§ **OBJETIVOS**:
1. Cita del fragmento todo lo que va desde "Mi ruta lectora" hasta "tierra de hombres.".
2. Según el fragmento, ¿qué dos libros que no estaban en la ruta original se leyeron en la última semana?

§ **FRAGMENTO PROPORCIONADO**:

»»

De vez en cuando abro una galleta de la fortuna que dice cosas como “Espere lo mejor y prepárese para lo peor” o “Hará muchos cambios antes de establecerse satisfactoriamente”. Eso es lo que yo reconozco como potencial catastrófico de la existencia. No tanto el hecho de que una galleta sugiera la fatalidad, como el hecho absurdo de que algo fatal suceda después de haber sido anunciado por una galleta de la fortuna. La catástrofe tiene la peculiaridad de destruir lo que estaba construido, de romper planes, de cuartear relaciones e ideas, de desorientarnos y de hacernos perder el sentido. Pero más que perder el sentido si lo que se pretende es sobrevivir en esta tierra de hombres, la fatalidad nos orilla a replantearlo. A replantear el camino, la ruta.

Sé que la palabra ruta, entendida como ‘itinerario de viaje’, como ‘camino o dirección que se toma con un propósito’, no empata en lo absoluto con la acción de deambular, pues ésta carece de aquello que define a la ruta, es decir, del propósito, del objetivo. Sin embargo, la ruta, para mí, consiste también en una búsqueda, una búsqueda que es reflexión, duda, prueba y error. Y es ahí donde los dos términos se encuentran. Ni la ruta persigue un objetivo fijo, ni deambular es andar sin causa; al deambular no se tendrá necesariamente un objetivo, pero sí un punto de partida que le predetermina. De modo que, para seguir una ruta de A a B, no puedo hacerlo en línea recta, sino deambulando como una onda que se propaga de forma irregular e impredecible por el espacio hasta que, finalmente, alcanza su propósito original o reconoce la necesidad de construir uno nuevo.

Mi ruta lectora de este año consiste en seguir una ruta propiamente dicha, sí, pero también en obedecer a la intuición y a la cosquilla en las manos que en la última semana, por ejemplo, me llevaron a leer Tierra de hombres, de Saint-Exupéry, y Temor y temblor, de Kierkegaard, libros que no estaban en la ruta original, pero que me han ayudado a nombrar y a articular de otra manera y desde otras perspectivas lo sucedido desde el 19 de septiembre de 1985 en esta tierra de hombres.

««

§ **DATOS PROPORCIONADOS**:

»»

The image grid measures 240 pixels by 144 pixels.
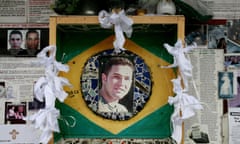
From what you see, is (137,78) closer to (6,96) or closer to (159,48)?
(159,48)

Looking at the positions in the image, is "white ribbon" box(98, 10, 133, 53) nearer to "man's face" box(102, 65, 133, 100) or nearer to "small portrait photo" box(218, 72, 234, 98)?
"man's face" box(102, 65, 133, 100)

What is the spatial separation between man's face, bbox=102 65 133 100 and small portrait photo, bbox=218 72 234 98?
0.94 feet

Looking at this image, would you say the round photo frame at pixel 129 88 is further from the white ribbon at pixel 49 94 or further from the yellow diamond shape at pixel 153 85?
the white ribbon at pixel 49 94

««
»»

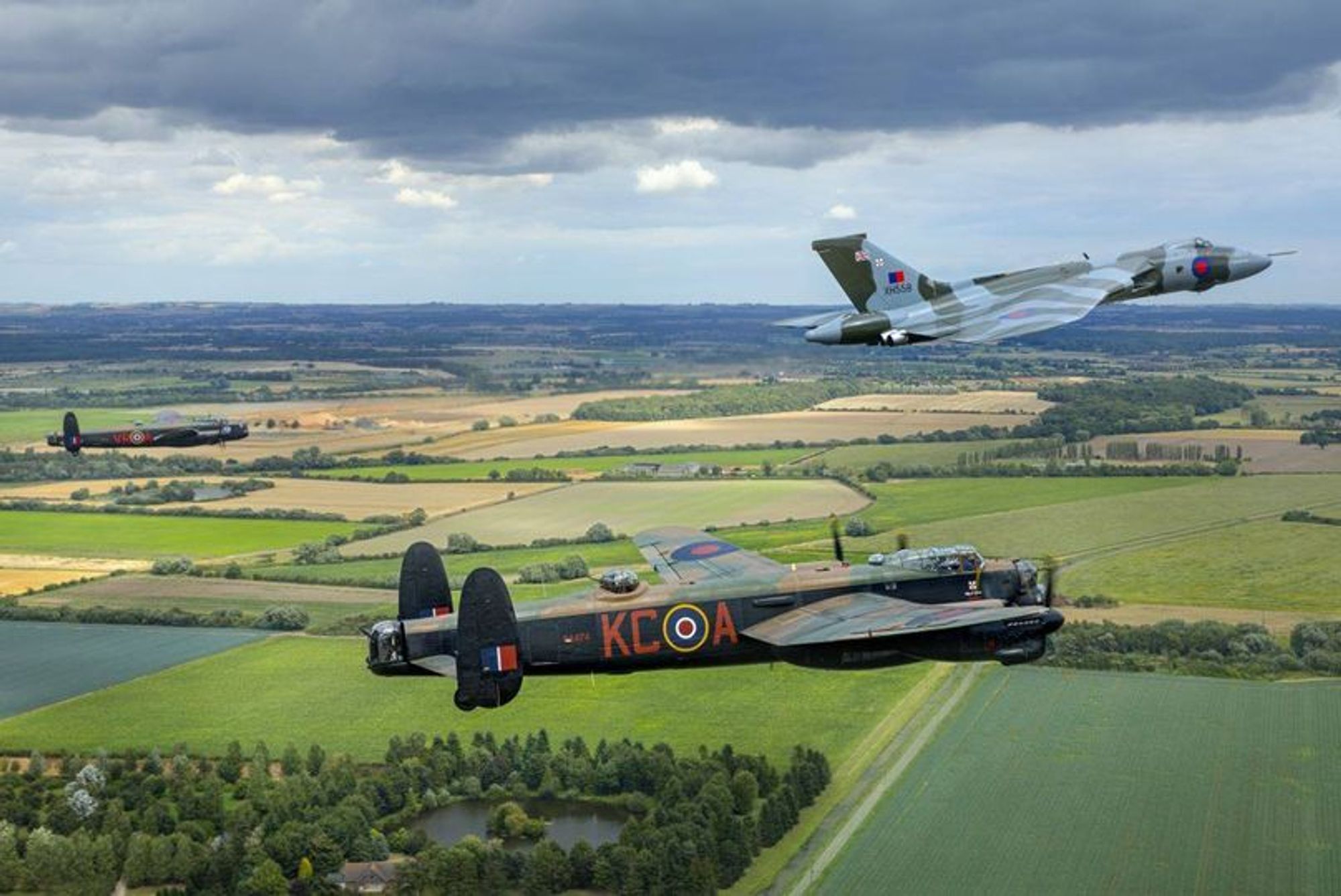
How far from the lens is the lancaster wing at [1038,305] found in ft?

««

§ **RESPUESTAS DADAS**:
1.
Mi ruta lectora de este año consiste en seguir una ruta propiamente dicha, sí, pero también en obedecer a la intuición y a la cosquilla en las manos que en la última semana, por ejemplo, me llevaron a leer Tierra de hombres, de Saint-Exupéry, y Temor y temblor, de Kierkegaard, libros que no estaban en la ruta original, pero que me han ayudado a nombrar y a articular de otra manera y desde otras perspectivas lo sucedido desde el 19 de septiembre de 1985 en esta tierra de hombres.

2. Tierra de hombres, de Saint-Exupéry, y Temor y temblor, de Kierkegaard.